Mentre il presidente della Regione, Roberto Cota, non ha dubbi: «È un grande risultato per Torino, ma anche per tutto il Nord. Apriremo una nuova stagione dimostrando come far funzionare le cose a un costo più basso».

L’ex sottosegretario ai Trasporti, Mino Giachino del Pdl, è felice: «Dopo le Olimpiadi invernali Torino ottiene grazie alla iniziativa della politica buona che cerca di costruire le ragioni dello sviluppo, la più importante iniziativa di sviluppo in grande sintonia con il mondo produttivo torinese che ha fortemente voluto questa scelta».

E ironizza: «E’ la prima cosa che Roma ci rende dopo il trasferimento della capitale. Scriverò un libro per raccontare quanto è stato lungo e difficile ottenere questa Authority». E a lui e agli altri senatori piemontesi va il ringraziamento del coordinatore del Pdl Enrico Costa.

Non sta più nella pelle Stefano Esposito del Pd: «E’ una grande vittoria dei senatori piemontesi e di tutto il sistema istituzionale e economico Piemontese. Una battaglia niente affatto facile, piena di insidie e trappole. La nostra testardaggine, professionalità e capacità di costruire alleanze trasversali con i colleghi lombardi e liguri, ci ha permesso di superare e di raggiungere questo importante risultato». E anche in questo caso il segretario del Pd, Alessandro Altamura ringrazia i parlamentari.
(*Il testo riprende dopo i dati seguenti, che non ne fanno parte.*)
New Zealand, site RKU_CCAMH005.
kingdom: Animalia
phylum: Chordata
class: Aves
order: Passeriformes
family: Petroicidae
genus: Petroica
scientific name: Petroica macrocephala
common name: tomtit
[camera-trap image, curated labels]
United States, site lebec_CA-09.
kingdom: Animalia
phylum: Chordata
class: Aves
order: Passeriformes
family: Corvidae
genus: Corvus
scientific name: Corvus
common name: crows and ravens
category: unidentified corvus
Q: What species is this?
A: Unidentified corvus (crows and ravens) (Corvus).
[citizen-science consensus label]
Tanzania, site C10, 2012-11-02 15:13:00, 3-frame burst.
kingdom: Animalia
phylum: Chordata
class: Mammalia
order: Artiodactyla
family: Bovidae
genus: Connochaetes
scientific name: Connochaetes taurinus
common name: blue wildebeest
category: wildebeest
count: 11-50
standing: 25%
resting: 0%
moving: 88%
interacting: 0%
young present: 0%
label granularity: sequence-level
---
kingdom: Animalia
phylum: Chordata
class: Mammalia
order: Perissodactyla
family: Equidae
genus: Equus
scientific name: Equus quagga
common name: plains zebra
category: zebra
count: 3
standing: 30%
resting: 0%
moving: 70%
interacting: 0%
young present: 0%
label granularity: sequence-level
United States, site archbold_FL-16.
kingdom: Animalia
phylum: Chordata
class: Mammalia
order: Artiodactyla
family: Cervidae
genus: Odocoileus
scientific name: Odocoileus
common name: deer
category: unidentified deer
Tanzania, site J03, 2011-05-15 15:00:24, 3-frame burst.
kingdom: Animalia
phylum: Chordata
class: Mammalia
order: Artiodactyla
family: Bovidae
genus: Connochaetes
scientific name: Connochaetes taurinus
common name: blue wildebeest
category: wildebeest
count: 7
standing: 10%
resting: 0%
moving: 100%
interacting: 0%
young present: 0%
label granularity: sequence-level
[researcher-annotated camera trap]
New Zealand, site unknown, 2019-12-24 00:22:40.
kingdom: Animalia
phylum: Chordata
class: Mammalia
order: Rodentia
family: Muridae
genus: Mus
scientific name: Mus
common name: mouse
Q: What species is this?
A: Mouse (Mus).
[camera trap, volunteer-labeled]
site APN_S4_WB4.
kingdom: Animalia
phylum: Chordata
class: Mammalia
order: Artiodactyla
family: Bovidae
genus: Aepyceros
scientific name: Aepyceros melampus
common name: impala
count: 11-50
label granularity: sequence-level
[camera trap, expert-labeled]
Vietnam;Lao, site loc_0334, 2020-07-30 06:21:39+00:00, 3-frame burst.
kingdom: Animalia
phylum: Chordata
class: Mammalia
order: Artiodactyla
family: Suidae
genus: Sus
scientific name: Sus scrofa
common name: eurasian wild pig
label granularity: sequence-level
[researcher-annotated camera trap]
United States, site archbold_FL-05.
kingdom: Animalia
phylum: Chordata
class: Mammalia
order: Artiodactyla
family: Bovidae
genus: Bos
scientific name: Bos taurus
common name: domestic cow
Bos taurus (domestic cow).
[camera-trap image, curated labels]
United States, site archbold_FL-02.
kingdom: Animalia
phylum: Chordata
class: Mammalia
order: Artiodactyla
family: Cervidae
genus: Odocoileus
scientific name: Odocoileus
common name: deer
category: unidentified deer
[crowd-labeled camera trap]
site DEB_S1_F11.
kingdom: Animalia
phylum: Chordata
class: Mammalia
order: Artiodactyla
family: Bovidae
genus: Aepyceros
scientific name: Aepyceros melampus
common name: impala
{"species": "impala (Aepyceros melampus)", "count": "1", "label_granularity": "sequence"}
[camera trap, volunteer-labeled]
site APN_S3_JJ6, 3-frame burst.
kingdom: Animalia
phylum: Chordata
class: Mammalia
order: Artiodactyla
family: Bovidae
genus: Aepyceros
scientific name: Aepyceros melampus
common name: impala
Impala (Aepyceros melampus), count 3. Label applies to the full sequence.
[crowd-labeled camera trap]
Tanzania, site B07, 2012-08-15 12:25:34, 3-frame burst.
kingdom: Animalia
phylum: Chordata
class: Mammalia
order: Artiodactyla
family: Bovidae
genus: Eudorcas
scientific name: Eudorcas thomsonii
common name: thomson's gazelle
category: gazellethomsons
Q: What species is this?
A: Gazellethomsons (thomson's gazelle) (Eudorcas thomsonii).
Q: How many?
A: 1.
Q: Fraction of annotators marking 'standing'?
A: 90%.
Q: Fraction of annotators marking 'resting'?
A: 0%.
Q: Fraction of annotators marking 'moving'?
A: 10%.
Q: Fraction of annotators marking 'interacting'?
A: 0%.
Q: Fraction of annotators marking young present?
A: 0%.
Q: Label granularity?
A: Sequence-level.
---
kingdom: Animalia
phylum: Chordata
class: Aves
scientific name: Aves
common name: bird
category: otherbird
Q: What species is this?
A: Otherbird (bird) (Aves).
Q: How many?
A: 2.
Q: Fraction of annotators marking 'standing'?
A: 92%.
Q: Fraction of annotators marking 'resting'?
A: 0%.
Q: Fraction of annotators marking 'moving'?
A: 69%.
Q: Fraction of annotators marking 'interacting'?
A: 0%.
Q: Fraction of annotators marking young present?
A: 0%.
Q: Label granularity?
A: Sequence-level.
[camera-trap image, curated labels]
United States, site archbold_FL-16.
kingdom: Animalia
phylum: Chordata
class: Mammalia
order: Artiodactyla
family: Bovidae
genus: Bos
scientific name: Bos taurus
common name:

Licia Mattioli, presidente dell’Unione, ringrazia «chi ci ha sostenuti in questa campagna». E aggiunge: «Si è stati capaci di fare squadra e come sempre accade questo paga. Siamo molto soddisfatti e certi che Torino sarà in grado di rispondere con le eccellenze che ci sono sul territorio a questa scelta. Sono anche certa che non graveremo sui costi dello Stato e spero che saremo in grado di dare dimostrazione di efficienza».

Con l’Unione si sono battute per l’Autorità Ascom Ance, Cna, Confartigianato; tutti soggetti economici convinti che l’organismo potrà essere utile alla città e a quel coordinamento del trasporto da molti indicato come prioritario per il paese e per rendere attrattivo il territorio.

Quasi sicuramente la sede del nuovo organismo sarà in via Talucchi angolo piazza Peyron in una palazzina ex Anas ora trasferita in corso Matteotti. All’Authority lavoreranno 40 dipendenti pubblici e 40 nuovi assunti.